Extract
*** Block opens ***

2nd Governor of Vermont
- In office August 25, 1797 – October 16, 1797
- Lieutenant: Himself
- Preceded by: Thomas Chittenden
- Succeeded by: Isaac Tichenor

3rd and 5th Lieutenant Governor of Vermont
- In office October 14, 1815 – October 23, 1820
- Governor: Jonas Galusha
- Preceded by: William Chamberlain
- Succeeded by: William Cahoon
- In office October 13, 1796 – October 23, 1813
- Governor: Thomas Chittenden (1796–1797) Himself (1797) Isaac Tichenor (1797–1807) Israel Smith (1807–1808) Isaac Tichenor (1808–1809) Jonas Galusha (1809–1813)
- Preceded by: Jonathan Hunt
- Succeeded by: William Chamberlain

Personal details
- Born: January 1746 Coventry, Colony of Connecticut, British America
- Died: June 15, 1824 (aged 78) Norwich, Vermont, U.S.
- Party: Democratic-Republican
- Spouse: Lydia Sawyer
- Profession: Soldier / Judge / Politician

= Paul Brigham =

American politician and soldier (1746–1824)

Paul Brigham (January 1746 – June 15, 1824) was an American Revolutionary soldier and Democratic-Republican politician. He was the second lieutenant governor of Vermont after that state was admitted to the Union in 1791, and upon the death of Vermont's first governor Thomas Chittenden, served as governor for the last seven weeks of Chittenden's term. (During the 14 years before admission to the Union, when Vermont was a largely unrecognized state, several others served as lieutenant governor and two persons served as governor.)

==Biography==
Brigham, son of Paul and Catherine (Turner) Brigham, was born in January 1746, in Coventry in the Colony of Connecticut. The exact date of his birth varies from source to source. Some give his birthday as January 6; others give it as January 17. He married Lydia Sawyer (of Hebron, Connecticut) on October 3, 1767, and the couple had five children.

==Career==
Brigham served from January 1, 1777, to April 22, 1781, as a captain in the Connecticut Militia during the American Revolutionary War. He was a company commander of Continental troops under the command of General George Washington and wintered in Valley Forge during the winter of 1777.

*** Block closes ***

Exercise details
Please continue the Paul Brigham article above, picking up after its last sentence.

Extracted records
*** Block opens ***

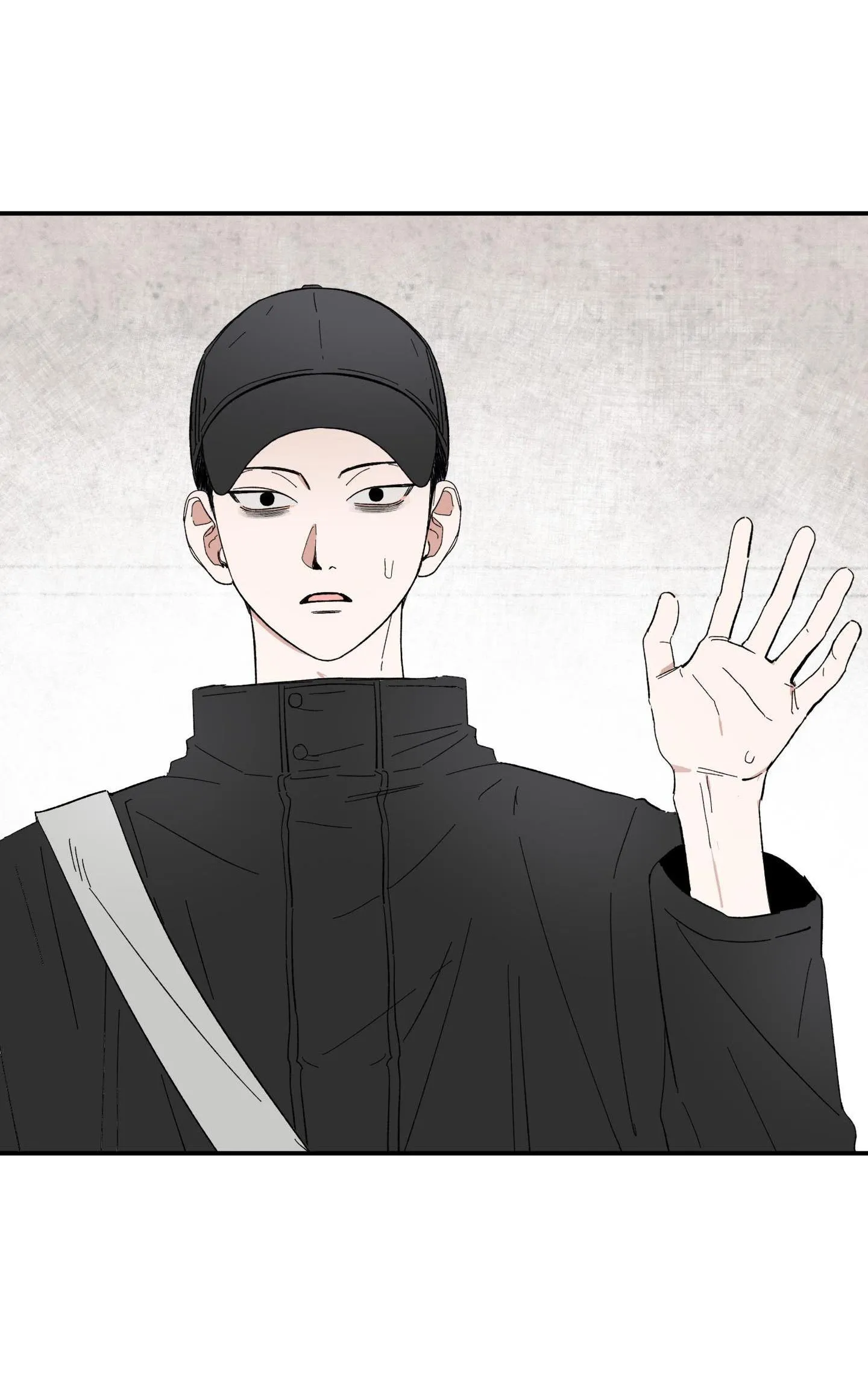 Điểm Hẹn Tình Đơn Phương Chapter 10 Trang 37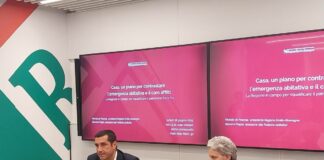 In Emilia-Romagna un piano per la casa, obiettivo azzerare gli alloggi pubblici sfitti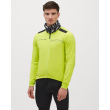 Chaqueta de ciclismo para hombre Silvini Ghisallo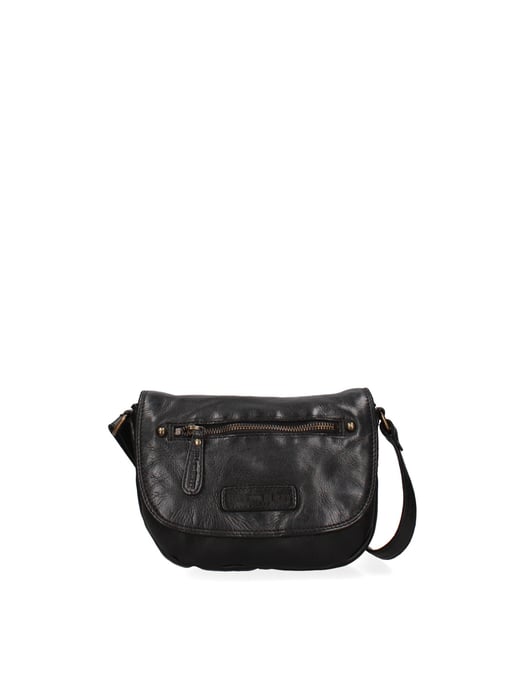Hill Burry Bandolera Hombres - Image 1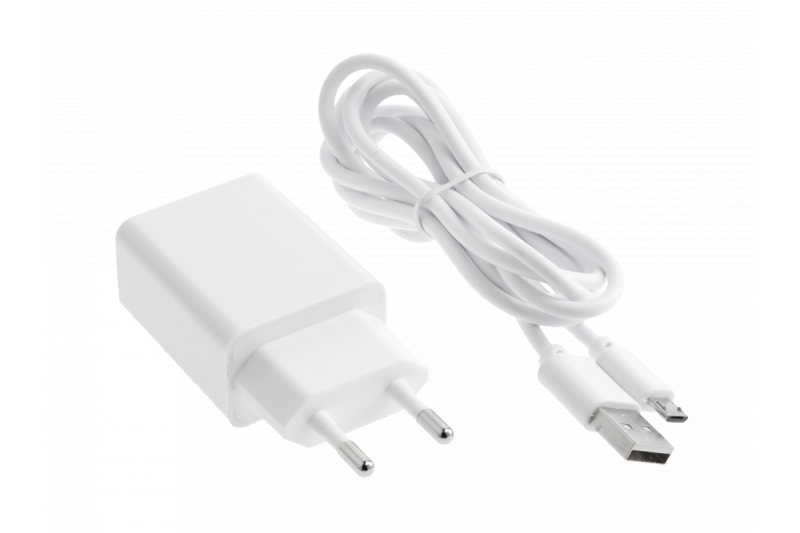 Διακόσμηση HIKARI LED επιτραπέζιο φωτιστικό 6W 400lm AC220-240V 50/60Hz CCT λευκό 1208962494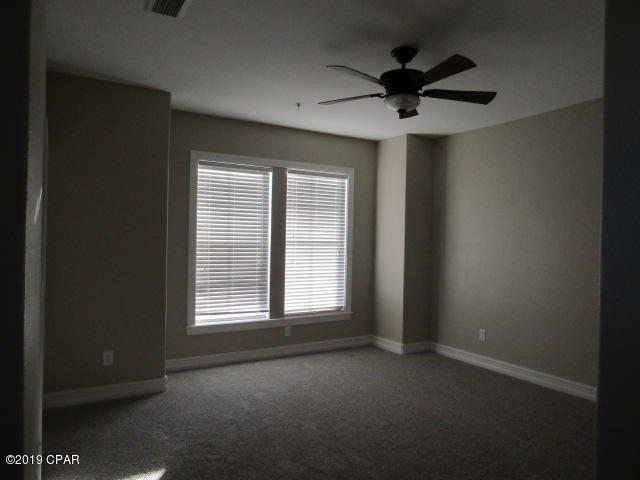 Waterfall Phase I - Residential Lease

*** Block closes ***

Exercise output
In the spring of 1782 Brigham and his family moved to Norwich, Vermont, where he was a farmer and a land speculator. He served as high sheriff of Windsor County, Vermont, for five years and as major general of the Vermont Militia. He was chief judge of the county court for five years, and was a presidential elector for Vermont in 1792. In 1793 and 1794, he ran for the U.S. House of Representatives, receiving less than 5% of the vote both times. He was on the Governor's Council from 1793 to 1796.

Brigham was annually elected lieutenant governor of Vermont for 16 consecutive years, from 1796 to 1813; only the brief Federalist resurgence removed Brigham and other Republicans from office. After conclusion to the War of 1812, which gave life to the moribund Federalist Party all across New England for their opposition, Brigham was again lieutenant governor, this time from 1815 until 1820. Upon the death of Governor Thomas Chittenden, he served for a short time as the second governor of Vermont from August 25 to October 16, 1797, when the new governor, Isaac Tichenor was sworn in. Brigham then resumed his duties as lieutenant governor. He retired and returned to his home in Norwich in 1820.

==Death and legacy==
Brigham died in Norwich on June 16, 1824. He was interred at Fairview Cemetery in his hometown of Norwich. The journal of his army experiences was published as A Revolutionary Diary of Captain Paul Brigham, November 19, 1777 – September 4, 1778.

The obituary from the New-Hampshire Patriot (NH), July 12, 1824, p. 3, reads:

In Norwich, Vt. on the 15th ult. PAUL BRIGHAM, in the 79th year of his age. Extensively known, eulogy would add nothing to the right which the virtuous actions of a good man justly claim for the deceased. For four years he served as a Captain in the war for Independence; five years was the High Sheriff of Windsor county; a Major General of Militia; five years Chief Judge of the County Court; and 22 of 24 succeeding years Lieutenant Governor of this State. In all these offices he sustained the reputation of discharging their several duties to the satisfaction of his fellow citizens; and received their almost unanimous suffrages for the latter, until admonished by the infirmities of age, that retirement was necessary, he declined any further public service.
— Vt. Journal.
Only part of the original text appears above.